● **Exercise**
In the SLURM page, reproduce the stretch from "General Purpose Computing" through "longer time limit?", substituting "seven days" for "14 days".

● **Source**
Begin
Content Comparison

All jobs on the general purpose cluster request resources via SLURM. SLURM, is open source software that allocates resources to users for their computations, provides a framework for starting, executing and monitoring compute jobs, and arbitrates contention for resources by managing a queue of pending work. SLURM is widely used in the high performance computing (HPC) landscape and it is likely you will encounter it outside of our systems. For more information please see https://slurm.schedmd.com/

General Purpose Computing

...

Info
batch has some important restrictions. A job can only request 3 nodes and will run for 14 days before being automatically terminated. If you need an exception to this rule, please contact arcc@albany.edu

How can I request access to more nodes, or a longer time limit?

On a case by case basis, ARCC will grant users temporary access to more than the default job limitations. Please contact arcc@albany.edu if you would like to request access to more nodes, or a longer time limit.
End
● **Dataset content**
Begin
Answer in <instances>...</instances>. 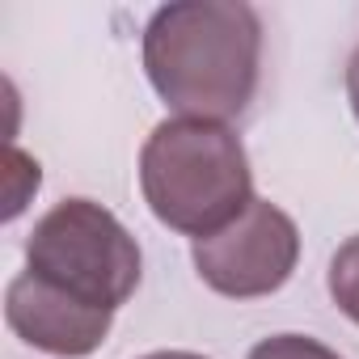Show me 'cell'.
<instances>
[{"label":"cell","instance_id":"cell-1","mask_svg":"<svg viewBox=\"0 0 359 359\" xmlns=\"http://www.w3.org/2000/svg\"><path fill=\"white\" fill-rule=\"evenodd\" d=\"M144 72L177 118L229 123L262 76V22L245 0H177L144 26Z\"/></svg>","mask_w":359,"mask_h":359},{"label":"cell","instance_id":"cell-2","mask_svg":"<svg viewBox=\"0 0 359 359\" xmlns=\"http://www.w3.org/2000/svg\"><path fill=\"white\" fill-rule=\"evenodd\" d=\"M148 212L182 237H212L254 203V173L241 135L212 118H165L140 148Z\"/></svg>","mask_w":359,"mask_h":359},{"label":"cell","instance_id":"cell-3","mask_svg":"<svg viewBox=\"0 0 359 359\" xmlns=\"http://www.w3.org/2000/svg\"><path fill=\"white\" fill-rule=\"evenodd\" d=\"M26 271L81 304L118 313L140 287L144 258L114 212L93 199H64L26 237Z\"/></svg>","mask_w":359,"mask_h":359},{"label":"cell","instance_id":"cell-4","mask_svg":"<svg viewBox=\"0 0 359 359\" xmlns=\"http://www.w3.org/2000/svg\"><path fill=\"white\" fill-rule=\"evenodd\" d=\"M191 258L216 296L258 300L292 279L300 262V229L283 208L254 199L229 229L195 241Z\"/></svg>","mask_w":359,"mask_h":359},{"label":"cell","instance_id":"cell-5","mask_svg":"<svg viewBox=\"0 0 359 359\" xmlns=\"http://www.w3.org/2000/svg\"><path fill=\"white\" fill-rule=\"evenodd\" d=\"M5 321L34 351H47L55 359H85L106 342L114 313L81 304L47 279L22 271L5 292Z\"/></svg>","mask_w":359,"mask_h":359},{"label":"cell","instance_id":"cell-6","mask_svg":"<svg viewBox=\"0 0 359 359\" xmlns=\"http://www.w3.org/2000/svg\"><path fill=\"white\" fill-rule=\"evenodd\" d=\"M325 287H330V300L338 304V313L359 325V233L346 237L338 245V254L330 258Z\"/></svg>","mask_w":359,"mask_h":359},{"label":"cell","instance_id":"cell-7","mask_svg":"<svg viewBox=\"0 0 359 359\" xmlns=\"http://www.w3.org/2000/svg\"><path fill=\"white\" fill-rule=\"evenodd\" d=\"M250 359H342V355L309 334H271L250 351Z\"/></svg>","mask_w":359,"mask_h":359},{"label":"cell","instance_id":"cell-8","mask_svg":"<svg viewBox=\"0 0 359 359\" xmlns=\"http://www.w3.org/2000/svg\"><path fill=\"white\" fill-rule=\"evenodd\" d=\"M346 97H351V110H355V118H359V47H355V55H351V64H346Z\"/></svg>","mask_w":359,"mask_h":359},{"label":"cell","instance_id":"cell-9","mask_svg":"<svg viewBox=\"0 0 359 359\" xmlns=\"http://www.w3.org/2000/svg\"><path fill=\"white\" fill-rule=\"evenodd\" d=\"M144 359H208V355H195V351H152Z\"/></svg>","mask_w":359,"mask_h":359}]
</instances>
End
● **Final answer**
General Purpose Computing

...

Info
batch has some important restrictions. A job can only request 3 nodes and will run for seven days before being automatically terminated. If you need an exception to this rule, please contact arcc@albany.edu

How can I request access to more nodes, or a longer time limit?